Sistem ini pertama telah menjadikan sumber daya alam dikuasai para kapitalis, alhasil kekayaan hanya berputar pada segelintir orang saja. Sementara mayoritas rakyat tetap miskin, sebab rakyat tidak mampu mengakses sumber daya alam yang melimpah disekitar mereka.
Kedua dalam sistem saat ini sadar tidak sadar secara umum meski rakyat sudah bekerja keras, rakyat tetap miskin. Hal ini turut dirasakan golongan lemah seperti perempuan, lansia, penyandang disabilitas, dan warga pelosok. Inilah penyebab kemiskinan ekstrem.
Tentunya semua masalah diatas tidak akan terselesaikan hanya dengan bantuan sosial yaitu pemberian uang maupun modal usaha. Karena kebijakan ini adalah kebijakan tambal sulam. Padahal akar masalah ini adalah ketimpangan ekonomi.
Ini Akibat penerapan sistem kapitalisme yang akan selalu gagal mewujudkan kesejahteraan, dan meniscayakan kemiskinan.
Saatnya kita kembali pada Islam Kaffah yang sangat rinci mengatur kebijakan ekonomi di masyarakat. Politik ekonomi Islam menjamin terpenuhinya kebutuhan primer pada tiap individu secara menyeluruh. Disamping memungkinkan pemenuhan sekunder dan tersier sesuai kadar kemampuan.

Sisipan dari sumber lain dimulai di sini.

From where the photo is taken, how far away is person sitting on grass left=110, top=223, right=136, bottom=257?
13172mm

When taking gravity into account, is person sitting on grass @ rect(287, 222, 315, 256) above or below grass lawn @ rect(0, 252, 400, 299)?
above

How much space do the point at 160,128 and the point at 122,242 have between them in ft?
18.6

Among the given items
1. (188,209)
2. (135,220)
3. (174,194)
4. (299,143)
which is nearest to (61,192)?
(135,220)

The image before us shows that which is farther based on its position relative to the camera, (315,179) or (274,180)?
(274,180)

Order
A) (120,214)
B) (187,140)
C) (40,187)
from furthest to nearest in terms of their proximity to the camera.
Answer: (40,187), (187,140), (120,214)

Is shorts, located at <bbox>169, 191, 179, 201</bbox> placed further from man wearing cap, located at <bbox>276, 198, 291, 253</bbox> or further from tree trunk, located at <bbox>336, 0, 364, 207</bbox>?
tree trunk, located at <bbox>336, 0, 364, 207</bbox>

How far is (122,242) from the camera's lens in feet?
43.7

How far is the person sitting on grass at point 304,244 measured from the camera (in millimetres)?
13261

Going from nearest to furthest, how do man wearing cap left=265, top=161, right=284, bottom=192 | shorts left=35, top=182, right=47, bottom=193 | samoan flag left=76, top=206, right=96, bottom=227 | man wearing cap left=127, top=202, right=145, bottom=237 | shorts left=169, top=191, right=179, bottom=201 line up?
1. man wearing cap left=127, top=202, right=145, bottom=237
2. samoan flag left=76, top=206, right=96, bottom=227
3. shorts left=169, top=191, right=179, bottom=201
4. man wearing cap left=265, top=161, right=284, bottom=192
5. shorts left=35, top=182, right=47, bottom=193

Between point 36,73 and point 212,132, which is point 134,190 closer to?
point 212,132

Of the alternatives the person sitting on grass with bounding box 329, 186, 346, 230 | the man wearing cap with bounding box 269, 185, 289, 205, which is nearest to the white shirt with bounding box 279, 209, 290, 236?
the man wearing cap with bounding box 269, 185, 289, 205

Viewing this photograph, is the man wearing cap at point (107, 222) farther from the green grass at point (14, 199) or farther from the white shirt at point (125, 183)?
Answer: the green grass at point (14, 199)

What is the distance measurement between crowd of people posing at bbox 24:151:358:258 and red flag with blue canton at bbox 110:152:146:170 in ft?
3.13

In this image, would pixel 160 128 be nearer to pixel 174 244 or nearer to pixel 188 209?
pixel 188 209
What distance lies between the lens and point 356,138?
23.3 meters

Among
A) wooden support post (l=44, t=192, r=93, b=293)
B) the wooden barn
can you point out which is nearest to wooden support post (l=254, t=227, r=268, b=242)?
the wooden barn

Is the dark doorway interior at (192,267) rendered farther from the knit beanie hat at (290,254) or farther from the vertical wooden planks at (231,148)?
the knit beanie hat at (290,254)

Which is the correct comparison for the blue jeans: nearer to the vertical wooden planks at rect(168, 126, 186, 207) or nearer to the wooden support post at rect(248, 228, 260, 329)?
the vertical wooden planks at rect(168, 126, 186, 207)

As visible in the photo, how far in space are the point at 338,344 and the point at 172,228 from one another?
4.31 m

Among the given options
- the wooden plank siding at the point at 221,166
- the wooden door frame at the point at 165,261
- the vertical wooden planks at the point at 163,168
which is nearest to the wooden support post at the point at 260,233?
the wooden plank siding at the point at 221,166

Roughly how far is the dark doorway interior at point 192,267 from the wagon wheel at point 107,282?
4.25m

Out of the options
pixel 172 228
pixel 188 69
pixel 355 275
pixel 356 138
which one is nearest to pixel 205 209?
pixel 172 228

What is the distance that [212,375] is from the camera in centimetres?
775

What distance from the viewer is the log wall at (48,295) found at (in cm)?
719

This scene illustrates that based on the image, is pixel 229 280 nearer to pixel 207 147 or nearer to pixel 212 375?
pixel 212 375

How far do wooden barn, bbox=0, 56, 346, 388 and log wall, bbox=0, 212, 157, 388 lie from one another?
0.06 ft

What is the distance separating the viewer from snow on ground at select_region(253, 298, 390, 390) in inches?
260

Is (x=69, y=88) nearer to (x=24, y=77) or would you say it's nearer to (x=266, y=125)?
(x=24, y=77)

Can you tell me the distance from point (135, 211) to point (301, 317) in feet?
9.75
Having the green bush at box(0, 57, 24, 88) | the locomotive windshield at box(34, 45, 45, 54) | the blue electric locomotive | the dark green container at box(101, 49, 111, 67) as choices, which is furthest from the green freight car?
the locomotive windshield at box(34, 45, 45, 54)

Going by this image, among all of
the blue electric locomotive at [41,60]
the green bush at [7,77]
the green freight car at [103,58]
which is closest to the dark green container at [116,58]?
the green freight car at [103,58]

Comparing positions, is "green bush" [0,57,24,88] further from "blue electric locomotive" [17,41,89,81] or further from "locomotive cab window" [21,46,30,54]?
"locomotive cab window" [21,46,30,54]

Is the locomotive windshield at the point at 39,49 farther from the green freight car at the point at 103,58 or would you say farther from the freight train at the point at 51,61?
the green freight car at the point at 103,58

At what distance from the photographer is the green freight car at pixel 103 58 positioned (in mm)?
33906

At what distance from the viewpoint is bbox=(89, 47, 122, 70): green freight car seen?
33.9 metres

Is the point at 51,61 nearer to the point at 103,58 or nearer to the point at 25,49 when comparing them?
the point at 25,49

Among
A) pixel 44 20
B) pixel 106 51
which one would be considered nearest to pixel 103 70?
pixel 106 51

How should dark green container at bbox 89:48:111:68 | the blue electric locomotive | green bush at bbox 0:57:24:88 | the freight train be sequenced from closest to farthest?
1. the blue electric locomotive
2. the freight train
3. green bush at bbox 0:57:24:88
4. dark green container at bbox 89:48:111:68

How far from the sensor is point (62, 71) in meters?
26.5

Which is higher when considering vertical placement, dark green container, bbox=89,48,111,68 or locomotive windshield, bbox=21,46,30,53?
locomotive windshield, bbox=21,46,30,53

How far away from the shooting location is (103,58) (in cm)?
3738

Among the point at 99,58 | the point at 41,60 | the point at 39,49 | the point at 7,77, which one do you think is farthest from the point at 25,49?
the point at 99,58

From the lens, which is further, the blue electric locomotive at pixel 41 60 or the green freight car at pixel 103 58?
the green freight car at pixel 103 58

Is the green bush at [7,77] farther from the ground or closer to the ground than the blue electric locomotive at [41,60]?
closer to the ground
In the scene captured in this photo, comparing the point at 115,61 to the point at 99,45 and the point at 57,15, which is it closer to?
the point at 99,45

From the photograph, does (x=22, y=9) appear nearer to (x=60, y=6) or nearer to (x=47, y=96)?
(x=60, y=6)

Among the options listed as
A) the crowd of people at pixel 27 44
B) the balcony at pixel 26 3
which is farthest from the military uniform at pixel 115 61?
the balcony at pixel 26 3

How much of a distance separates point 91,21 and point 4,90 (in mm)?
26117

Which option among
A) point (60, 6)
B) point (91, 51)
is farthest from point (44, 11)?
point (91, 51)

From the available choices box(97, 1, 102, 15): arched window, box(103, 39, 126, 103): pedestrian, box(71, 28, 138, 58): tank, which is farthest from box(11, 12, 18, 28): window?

Kebutuhan primer terbagi menjadi dua.
1. Sandang, pangan, papan.
2. Pendidikan, kesehatan dan keamanan.
Islam menjamin pemenuhan kebutuhan primer dengan mewajibkan lelaki sebagai pemimpin keluarga yang mampu untuk bekerja.
Untuk memastikan terlaksananya kewajiban mencari nafkah, nagara memastikan tersedianya lapangan pekerjaan. Dengan posisi khilafah sebagai negara industri, yang mana dapat membuka lapangan pekerjaan seluas-luasnya. Sembari negara mewujudkan iklim usaha yang kondusif.
Selain itu. Islam juga mengatur kepemilikan menjadi tiga yaitu kepemilikan individu, umum, dan negara. Agar tidak ada kesenjangan ekonomi yang drastis seperti dalam sistem saat ini, yang kaya semakin kaya, yang miskin semakin miskin.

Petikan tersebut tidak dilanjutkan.